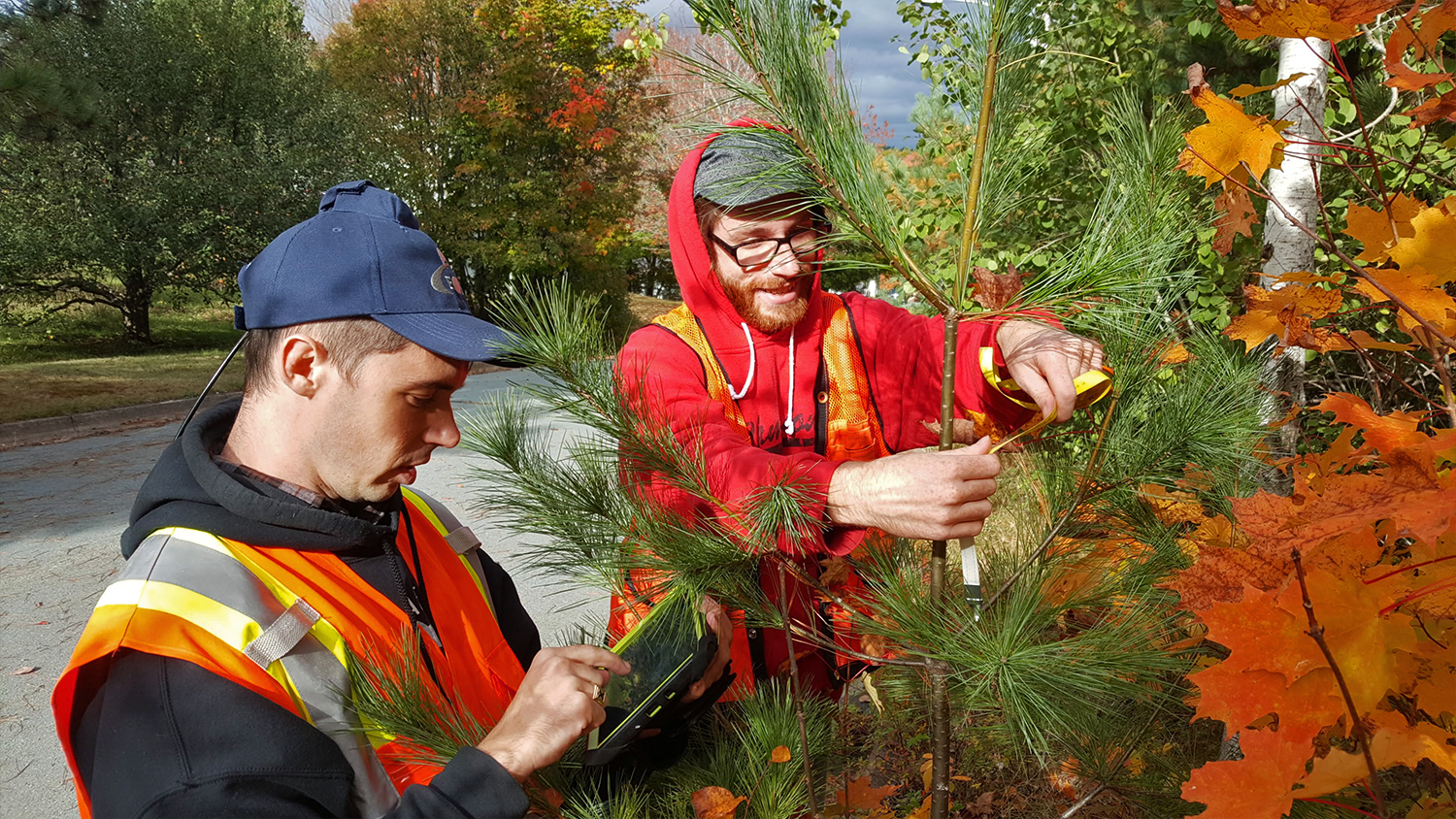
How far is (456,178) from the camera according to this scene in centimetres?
1467

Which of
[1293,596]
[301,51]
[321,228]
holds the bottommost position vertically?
[1293,596]

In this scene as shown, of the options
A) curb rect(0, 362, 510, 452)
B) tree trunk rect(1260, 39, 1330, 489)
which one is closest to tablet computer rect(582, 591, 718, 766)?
tree trunk rect(1260, 39, 1330, 489)

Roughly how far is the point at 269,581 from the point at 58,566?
5.14 metres

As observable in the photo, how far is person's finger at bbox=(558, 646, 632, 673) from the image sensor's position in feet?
3.97

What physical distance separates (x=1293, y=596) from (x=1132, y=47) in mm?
2924

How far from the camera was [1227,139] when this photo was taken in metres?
1.09

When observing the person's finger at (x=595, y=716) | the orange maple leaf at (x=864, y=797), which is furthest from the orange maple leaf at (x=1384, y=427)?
the orange maple leaf at (x=864, y=797)

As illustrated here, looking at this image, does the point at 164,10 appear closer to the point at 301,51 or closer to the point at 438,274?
the point at 301,51

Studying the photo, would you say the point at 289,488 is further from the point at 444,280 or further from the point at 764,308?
the point at 764,308

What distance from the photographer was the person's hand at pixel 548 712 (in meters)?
1.11

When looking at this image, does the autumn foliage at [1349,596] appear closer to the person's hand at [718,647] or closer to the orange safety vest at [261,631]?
the person's hand at [718,647]

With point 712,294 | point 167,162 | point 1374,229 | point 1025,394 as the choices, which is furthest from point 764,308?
point 167,162

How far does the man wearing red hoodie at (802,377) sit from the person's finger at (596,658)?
0.17 m

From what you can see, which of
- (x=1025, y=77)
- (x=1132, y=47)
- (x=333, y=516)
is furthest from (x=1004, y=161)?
(x=1132, y=47)
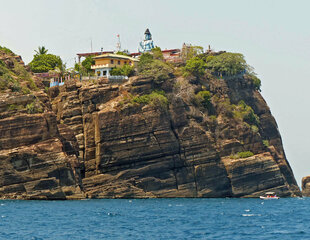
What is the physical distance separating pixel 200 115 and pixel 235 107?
11.5m

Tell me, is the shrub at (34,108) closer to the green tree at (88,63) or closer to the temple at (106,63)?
the temple at (106,63)

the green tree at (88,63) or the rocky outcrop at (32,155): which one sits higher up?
the green tree at (88,63)

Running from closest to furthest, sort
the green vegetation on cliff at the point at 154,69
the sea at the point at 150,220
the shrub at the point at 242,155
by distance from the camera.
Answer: the sea at the point at 150,220, the shrub at the point at 242,155, the green vegetation on cliff at the point at 154,69

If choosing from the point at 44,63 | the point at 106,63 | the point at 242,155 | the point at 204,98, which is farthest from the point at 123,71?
the point at 242,155

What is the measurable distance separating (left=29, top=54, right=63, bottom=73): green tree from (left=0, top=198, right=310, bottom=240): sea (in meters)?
40.4

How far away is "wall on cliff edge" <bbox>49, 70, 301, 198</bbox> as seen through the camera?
339ft

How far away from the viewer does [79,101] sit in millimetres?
109625

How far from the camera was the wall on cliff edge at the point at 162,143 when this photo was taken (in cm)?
10338

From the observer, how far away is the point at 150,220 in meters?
70.1

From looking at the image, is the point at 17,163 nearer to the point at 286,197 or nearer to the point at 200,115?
the point at 200,115

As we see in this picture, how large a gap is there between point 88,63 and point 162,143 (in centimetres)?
2850

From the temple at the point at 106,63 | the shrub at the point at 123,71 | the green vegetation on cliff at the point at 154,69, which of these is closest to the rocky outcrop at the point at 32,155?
the shrub at the point at 123,71

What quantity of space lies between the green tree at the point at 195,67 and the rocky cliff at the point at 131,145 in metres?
2.53

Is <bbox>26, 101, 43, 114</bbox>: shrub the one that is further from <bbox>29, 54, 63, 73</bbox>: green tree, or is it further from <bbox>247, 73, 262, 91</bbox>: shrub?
<bbox>247, 73, 262, 91</bbox>: shrub
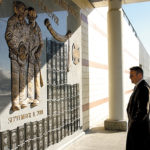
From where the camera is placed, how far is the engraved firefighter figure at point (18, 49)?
420 cm

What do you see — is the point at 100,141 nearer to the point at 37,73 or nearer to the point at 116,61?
the point at 116,61

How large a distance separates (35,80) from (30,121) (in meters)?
0.83

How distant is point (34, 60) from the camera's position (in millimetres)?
4840

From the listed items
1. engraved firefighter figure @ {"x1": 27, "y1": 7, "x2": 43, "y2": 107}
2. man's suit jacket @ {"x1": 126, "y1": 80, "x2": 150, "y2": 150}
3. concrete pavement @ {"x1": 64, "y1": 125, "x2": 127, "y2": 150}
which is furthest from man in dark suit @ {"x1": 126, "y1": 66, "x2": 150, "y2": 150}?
concrete pavement @ {"x1": 64, "y1": 125, "x2": 127, "y2": 150}

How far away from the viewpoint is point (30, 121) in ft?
15.4

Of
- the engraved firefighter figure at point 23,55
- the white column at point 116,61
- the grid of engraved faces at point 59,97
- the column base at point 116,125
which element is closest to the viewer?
the engraved firefighter figure at point 23,55

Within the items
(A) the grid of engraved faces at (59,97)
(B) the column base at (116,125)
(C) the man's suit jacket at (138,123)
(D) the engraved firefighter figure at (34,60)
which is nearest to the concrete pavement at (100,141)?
(B) the column base at (116,125)

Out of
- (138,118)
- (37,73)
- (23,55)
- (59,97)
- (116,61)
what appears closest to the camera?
(138,118)

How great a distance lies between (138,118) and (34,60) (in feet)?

━━━━

=== TASK ===
Reproduce the records above, word for word, from the line containing "From the temple" through the last line of the records. Leave the pictures out of your copy.

=== SOLUTION FOR THIS EXERCISE ===
From the temple at the point at 106,63 | the shrub at the point at 123,71 | the green vegetation on cliff at the point at 154,69, which of these is closest to the rocky outcrop at the point at 32,155?
the shrub at the point at 123,71

What quantity of space lies between the green tree at the point at 195,67 and the rocky cliff at the point at 131,145 in metres?
2.53

Is <bbox>26, 101, 43, 114</bbox>: shrub the one that is further from <bbox>29, 54, 63, 73</bbox>: green tree, or is it further from <bbox>247, 73, 262, 91</bbox>: shrub?
<bbox>247, 73, 262, 91</bbox>: shrub
From where the camera is placed, how far is the engraved firefighter figure at point (18, 49)?
420 cm

What do you see — is the point at 100,141 nearer to the point at 37,73 or nearer to the point at 116,61?
the point at 116,61

How large a distance separates (35,80) from (30,121) (in meters)?
0.83

How distant is point (34, 60) from the camera's position (in millimetres)?
4840

From the listed items
1. engraved firefighter figure @ {"x1": 27, "y1": 7, "x2": 43, "y2": 107}
2. man's suit jacket @ {"x1": 126, "y1": 80, "x2": 150, "y2": 150}
3. concrete pavement @ {"x1": 64, "y1": 125, "x2": 127, "y2": 150}
which is furthest from man in dark suit @ {"x1": 126, "y1": 66, "x2": 150, "y2": 150}?
concrete pavement @ {"x1": 64, "y1": 125, "x2": 127, "y2": 150}

How far away from the viewpoint is point (30, 121) in ft?
15.4

Of
- the engraved firefighter figure at point 23,55
- the white column at point 116,61
- the grid of engraved faces at point 59,97
- the column base at point 116,125
which element is closest to the viewer?
the engraved firefighter figure at point 23,55

Within the items
(A) the grid of engraved faces at (59,97)
(B) the column base at (116,125)
(C) the man's suit jacket at (138,123)
(D) the engraved firefighter figure at (34,60)
which is nearest to the concrete pavement at (100,141)?
(B) the column base at (116,125)

Out of
- (138,118)
- (37,73)
- (23,55)
- (59,97)
- (116,61)
what appears closest to the camera?
(138,118)

How great a distance lies between (138,118) and (34,60) (in feet)?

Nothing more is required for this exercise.